_Problem details_
Translate this sentence from the reading text on young children's behavior and brain development into Spanish: "Each box contains toys and other materials that encourage healthy brain development."

_Reading text_
──────────
The Center for Evidence-Based Practice: Young Children with Challenging Behavior, at the University of South Florida, has focused quite a bit of study on understanding and resolving problem behavior in children. Recently, a team took a model of individualized positive behavior support used for children and adults age 3 and older and brought it down to a younger population–ages 18 months to 3 years– to study its effectiveness. Partnering with the toddlers’ families, the researchers gave the parents strategies on responding to their children’s significant challenging behavior.

“For the kids we worked with, there were wonderful outcomes,” says Lise Fox, a professor at the University of South Florida who worked on the project. “We had parents all of a sudden feel like, ‘Oh, I can handle this now.’ Children’s problem behavior was reduced, and typically then there were more positive interactions between the parent and the child as a consequence.”

Fox adds, “My hope is that we can integrate this [model] into the various programs that will provide support to very young children. Right now, we’re working with child care centers in our community and using that model as a piece of what we have them do.”

New Directions also offers various training programs that give caregivers an introduction to infant brain development and how they can play a role in stimulating that development. In addition, it sells a series of “brain boxes” for parents and caregivers to use with children birth to age 5. Each box contains toys and other materials that encourage healthy brain development. Accompanying activity cards tell caregivers how to use the materials to stimulate brain development and school readiness.
──────────
_Records provided_
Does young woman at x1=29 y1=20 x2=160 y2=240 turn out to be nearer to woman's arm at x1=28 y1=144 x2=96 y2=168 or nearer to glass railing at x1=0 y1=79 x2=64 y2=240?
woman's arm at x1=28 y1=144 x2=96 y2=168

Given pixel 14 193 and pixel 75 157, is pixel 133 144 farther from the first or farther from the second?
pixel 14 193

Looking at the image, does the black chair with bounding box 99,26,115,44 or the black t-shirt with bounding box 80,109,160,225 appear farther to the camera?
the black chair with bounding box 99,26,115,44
──────────
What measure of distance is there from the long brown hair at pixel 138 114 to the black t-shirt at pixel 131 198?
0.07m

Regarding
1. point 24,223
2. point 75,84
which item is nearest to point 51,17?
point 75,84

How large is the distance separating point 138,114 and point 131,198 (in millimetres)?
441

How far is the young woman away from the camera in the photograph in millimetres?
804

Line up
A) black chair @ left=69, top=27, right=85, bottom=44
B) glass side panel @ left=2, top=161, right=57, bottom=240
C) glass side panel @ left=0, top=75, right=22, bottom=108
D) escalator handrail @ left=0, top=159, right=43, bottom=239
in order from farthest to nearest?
──────────
_Reply_
Cada caja contiene juguetes y otros materiales que fomentan el desarrollo cerebral saludable.